----- Source data
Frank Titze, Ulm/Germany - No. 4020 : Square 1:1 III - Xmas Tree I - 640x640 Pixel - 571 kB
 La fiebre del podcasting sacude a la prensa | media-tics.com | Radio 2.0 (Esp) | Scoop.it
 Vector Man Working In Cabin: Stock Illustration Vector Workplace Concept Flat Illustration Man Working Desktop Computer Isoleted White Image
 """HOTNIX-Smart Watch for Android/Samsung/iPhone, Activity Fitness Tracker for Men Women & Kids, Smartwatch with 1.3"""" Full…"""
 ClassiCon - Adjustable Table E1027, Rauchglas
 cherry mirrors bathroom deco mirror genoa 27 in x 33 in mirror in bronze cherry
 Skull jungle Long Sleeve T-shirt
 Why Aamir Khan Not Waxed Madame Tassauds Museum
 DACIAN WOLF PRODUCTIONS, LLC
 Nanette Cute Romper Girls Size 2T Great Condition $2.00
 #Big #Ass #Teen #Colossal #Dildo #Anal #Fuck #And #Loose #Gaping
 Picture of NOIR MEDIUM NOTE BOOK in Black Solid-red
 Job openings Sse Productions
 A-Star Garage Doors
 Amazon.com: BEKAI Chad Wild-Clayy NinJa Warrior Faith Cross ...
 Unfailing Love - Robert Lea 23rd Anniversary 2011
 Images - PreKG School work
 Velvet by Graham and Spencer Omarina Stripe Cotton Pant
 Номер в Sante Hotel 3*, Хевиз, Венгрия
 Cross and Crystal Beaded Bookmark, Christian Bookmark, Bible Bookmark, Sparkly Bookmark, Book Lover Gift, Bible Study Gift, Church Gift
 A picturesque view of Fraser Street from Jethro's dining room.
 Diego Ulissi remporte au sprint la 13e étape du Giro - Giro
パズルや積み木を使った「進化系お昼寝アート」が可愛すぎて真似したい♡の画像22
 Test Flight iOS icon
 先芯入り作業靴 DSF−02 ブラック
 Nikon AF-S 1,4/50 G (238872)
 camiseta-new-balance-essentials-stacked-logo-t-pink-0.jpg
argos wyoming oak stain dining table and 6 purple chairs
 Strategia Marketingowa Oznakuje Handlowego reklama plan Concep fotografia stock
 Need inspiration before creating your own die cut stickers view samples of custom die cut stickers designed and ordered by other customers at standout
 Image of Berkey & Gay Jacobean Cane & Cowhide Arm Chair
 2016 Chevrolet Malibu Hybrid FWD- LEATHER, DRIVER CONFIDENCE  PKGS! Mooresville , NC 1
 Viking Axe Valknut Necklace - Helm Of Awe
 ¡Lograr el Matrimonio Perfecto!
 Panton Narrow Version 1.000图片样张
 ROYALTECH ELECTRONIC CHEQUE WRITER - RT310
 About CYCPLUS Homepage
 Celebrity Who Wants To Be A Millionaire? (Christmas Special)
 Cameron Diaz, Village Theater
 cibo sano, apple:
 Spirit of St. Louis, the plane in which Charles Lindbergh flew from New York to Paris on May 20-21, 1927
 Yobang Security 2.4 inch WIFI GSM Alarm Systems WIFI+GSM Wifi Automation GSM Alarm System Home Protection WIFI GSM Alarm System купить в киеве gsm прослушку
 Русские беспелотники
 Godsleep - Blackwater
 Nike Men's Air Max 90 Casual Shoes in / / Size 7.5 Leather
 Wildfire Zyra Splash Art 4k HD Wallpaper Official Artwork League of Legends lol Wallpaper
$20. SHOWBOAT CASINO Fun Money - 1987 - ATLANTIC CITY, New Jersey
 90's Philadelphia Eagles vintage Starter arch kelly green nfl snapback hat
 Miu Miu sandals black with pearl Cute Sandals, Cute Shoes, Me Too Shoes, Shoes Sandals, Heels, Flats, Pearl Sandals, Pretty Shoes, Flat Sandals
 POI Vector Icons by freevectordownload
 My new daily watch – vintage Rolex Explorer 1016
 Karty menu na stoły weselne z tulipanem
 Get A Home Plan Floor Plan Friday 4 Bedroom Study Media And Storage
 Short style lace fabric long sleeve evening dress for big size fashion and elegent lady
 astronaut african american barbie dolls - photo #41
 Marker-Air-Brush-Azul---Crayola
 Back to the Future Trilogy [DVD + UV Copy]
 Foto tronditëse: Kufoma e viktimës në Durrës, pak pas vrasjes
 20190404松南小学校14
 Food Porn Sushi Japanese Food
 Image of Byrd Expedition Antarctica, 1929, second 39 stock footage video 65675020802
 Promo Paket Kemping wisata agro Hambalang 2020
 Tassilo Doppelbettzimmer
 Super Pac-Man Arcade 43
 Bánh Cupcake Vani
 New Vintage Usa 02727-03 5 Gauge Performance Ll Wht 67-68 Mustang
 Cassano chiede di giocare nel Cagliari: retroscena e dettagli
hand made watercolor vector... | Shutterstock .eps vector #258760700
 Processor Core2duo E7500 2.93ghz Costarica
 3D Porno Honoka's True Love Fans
----------
Produce a word-for-word copy of everything above from the line holding "Job openings Sse Productions" down to the line holding "argos wyoming oak", with both of those lines kept.

→ **Output of the exercise**
 Job openings Sse Productions
 A-Star Garage Doors
 Amazon.com: BEKAI Chad Wild-Clayy NinJa Warrior Faith Cross ...
 Unfailing Love - Robert Lea 23rd Anniversary 2011
 Images - PreKG School work
 Velvet by Graham and Spencer Omarina Stripe Cotton Pant
 Номер в Sante Hotel 3*, Хевиз, Венгрия
 Cross and Crystal Beaded Bookmark, Christian Bookmark, Bible Bookmark, Sparkly Bookmark, Book Lover Gift, Bible Study Gift, Church Gift
 A picturesque view of Fraser Street from Jethro's dining room.
 Diego Ulissi remporte au sprint la 13e étape du Giro - Giro
パズルや積み木を使った「進化系お昼寝アート」が可愛すぎて真似したい♡の画像22
 Test Flight iOS icon
 先芯入り作業靴 DSF−02 ブラック
 Nikon AF-S 1,4/50 G (238872)
 camiseta-new-balance-essentials-stacked-logo-t-pink-0.jpg
argos wyoming oak stain dining table and 6 purple chairs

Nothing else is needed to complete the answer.